(Records from a spatial question set)
start

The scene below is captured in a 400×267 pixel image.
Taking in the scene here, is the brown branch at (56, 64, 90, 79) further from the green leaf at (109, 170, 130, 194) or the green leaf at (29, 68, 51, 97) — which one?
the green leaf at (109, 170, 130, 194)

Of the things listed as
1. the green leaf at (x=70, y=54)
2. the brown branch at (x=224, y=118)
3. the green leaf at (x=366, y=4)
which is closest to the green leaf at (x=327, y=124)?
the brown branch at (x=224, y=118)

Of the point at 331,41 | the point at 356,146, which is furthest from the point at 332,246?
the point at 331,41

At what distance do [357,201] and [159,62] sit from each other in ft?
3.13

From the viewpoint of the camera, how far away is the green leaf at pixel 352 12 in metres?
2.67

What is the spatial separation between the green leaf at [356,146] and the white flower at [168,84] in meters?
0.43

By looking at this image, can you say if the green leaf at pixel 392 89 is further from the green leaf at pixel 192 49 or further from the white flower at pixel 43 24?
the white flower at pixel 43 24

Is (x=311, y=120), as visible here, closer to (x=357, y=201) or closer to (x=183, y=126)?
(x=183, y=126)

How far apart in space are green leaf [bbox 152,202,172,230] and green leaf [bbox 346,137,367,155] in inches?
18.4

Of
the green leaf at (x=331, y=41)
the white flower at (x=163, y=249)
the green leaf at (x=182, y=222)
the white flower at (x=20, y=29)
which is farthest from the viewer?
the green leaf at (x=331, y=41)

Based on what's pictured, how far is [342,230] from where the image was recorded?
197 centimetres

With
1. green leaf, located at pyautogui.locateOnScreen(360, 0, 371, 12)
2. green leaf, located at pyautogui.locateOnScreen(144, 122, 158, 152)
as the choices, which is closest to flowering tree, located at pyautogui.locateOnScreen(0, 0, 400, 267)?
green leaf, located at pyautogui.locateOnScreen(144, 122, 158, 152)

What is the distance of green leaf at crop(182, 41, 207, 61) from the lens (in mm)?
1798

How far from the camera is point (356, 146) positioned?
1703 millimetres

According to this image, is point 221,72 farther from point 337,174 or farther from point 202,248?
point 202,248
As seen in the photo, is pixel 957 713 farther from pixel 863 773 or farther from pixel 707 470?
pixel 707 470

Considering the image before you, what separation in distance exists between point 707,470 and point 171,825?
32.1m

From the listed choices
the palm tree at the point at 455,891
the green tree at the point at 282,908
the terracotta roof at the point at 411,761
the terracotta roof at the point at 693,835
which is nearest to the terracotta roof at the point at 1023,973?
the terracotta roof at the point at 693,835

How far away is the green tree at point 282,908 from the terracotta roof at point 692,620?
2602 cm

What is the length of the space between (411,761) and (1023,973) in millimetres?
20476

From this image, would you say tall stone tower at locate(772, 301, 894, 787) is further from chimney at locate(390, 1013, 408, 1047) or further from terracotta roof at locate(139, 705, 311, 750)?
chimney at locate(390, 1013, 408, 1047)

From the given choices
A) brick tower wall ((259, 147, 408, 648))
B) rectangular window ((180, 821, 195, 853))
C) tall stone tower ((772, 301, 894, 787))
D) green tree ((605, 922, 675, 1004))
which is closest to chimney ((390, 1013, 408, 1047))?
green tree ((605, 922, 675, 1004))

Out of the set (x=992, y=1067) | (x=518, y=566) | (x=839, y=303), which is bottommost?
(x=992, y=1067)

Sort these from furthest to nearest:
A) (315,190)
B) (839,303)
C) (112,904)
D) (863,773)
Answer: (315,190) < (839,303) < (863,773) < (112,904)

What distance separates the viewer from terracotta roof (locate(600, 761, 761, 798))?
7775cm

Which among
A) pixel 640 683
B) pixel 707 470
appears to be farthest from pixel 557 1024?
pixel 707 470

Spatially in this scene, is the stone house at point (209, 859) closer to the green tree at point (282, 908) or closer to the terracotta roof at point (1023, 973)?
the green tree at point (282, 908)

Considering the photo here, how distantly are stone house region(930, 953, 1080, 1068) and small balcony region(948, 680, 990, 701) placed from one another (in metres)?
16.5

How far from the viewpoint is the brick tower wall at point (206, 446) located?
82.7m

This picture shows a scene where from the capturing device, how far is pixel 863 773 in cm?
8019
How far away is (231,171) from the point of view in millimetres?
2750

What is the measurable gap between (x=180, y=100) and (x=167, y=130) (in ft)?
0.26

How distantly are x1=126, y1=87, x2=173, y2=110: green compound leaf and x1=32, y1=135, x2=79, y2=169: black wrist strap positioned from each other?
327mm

end

[DIRECTION] Output the complete data exactly as written.

[EXERCISE ANSWER]
The scene below is captured in a 400×267 pixel image.
Taking in the scene here, is the brown branch at (56, 64, 90, 79) further from the green leaf at (109, 170, 130, 194) or the green leaf at (29, 68, 51, 97) — which one?
the green leaf at (109, 170, 130, 194)

Of the things listed as
1. the green leaf at (x=70, y=54)
2. the brown branch at (x=224, y=118)
3. the green leaf at (x=366, y=4)
which is closest to the green leaf at (x=327, y=124)?
the brown branch at (x=224, y=118)

Of the point at 331,41 | the point at 356,146, which is furthest from the point at 332,246?
the point at 331,41

At what distance do [357,201] and [159,62] sit from each other in ft?
3.13

From the viewpoint of the camera, how far away is the green leaf at pixel 352 12 in metres?
2.67

What is the spatial separation between the green leaf at [356,146] and the white flower at [168,84] in meters?
0.43

By looking at this image, can you say if the green leaf at pixel 392 89 is further from the green leaf at pixel 192 49 or further from the white flower at pixel 43 24?
the white flower at pixel 43 24

Is (x=311, y=120), as visible here, closer to (x=357, y=201) or closer to (x=183, y=126)?
(x=183, y=126)

How far apart in space are green leaf [bbox 152,202,172,230] and green leaf [bbox 346,137,367,155] in inches?
18.4

Of
the green leaf at (x=331, y=41)
the white flower at (x=163, y=249)
the green leaf at (x=182, y=222)
the white flower at (x=20, y=29)
which is farthest from the viewer?
the green leaf at (x=331, y=41)

Based on what's pictured, how far is [342,230] from where the image was recorded?
197 centimetres

With
1. green leaf, located at pyautogui.locateOnScreen(360, 0, 371, 12)
2. green leaf, located at pyautogui.locateOnScreen(144, 122, 158, 152)
as the choices, which is closest to flowering tree, located at pyautogui.locateOnScreen(0, 0, 400, 267)?
green leaf, located at pyautogui.locateOnScreen(144, 122, 158, 152)

What is the distance of green leaf at crop(182, 41, 207, 61) from the lens (in mm)?
1798

How far from the camera is point (356, 146) positioned?
1703 millimetres

According to this image, is point 221,72 farther from point 337,174 or farther from point 202,248?
point 202,248
As seen in the photo, is pixel 957 713 farther from pixel 863 773 or farther from pixel 707 470?
pixel 707 470

Considering the image before you, what separation in distance exists between point 707,470 and point 171,825?
32.1m

From the listed choices
the palm tree at the point at 455,891
the green tree at the point at 282,908
the terracotta roof at the point at 411,761
the terracotta roof at the point at 693,835
which is nearest to the terracotta roof at the point at 1023,973?
the terracotta roof at the point at 693,835

How far away is the green tree at point 282,908 from the terracotta roof at point 692,620?
2602 cm

What is the length of the space between (411,761) and (1023,973) in millimetres?
20476

From this image, would you say tall stone tower at locate(772, 301, 894, 787) is further from chimney at locate(390, 1013, 408, 1047) or further from terracotta roof at locate(139, 705, 311, 750)?
chimney at locate(390, 1013, 408, 1047)

From the given choices
A) brick tower wall ((259, 147, 408, 648))
B) rectangular window ((180, 821, 195, 853))
C) tall stone tower ((772, 301, 894, 787))
D) green tree ((605, 922, 675, 1004))
which is closest to chimney ((390, 1013, 408, 1047))?
green tree ((605, 922, 675, 1004))

Out of the set (x=992, y=1067) | (x=518, y=566) | (x=839, y=303), which is bottommost?
(x=992, y=1067)

Sort these from furthest to nearest:
A) (315,190)
B) (839,303)
C) (112,904)
D) (863,773)
Answer: (315,190) < (839,303) < (863,773) < (112,904)

What distance separates the viewer from terracotta roof (locate(600, 761, 761, 798))?
7775cm

Which among
A) pixel 640 683
B) pixel 707 470
appears to be farthest from pixel 557 1024?
pixel 707 470

Spatially in this scene, is the stone house at point (209, 859) closer to the green tree at point (282, 908) or closer to the terracotta roof at point (1023, 973)?
the green tree at point (282, 908)

Considering the photo here, how distantly are stone house region(930, 953, 1080, 1068) and small balcony region(948, 680, 990, 701) placed from one another (in metres)?
16.5

How far from the viewpoint is the brick tower wall at point (206, 446) located?
82.7m

This picture shows a scene where from the capturing device, how far is pixel 863 773 in cm?
8019
How far away is (231,171) from the point of view in millimetres?
2750

What is the measurable gap between (x=180, y=100) and (x=167, y=130) (in ft)?
0.26

How distantly are x1=126, y1=87, x2=173, y2=110: green compound leaf and x1=32, y1=135, x2=79, y2=169: black wrist strap positioned from each other?
327mm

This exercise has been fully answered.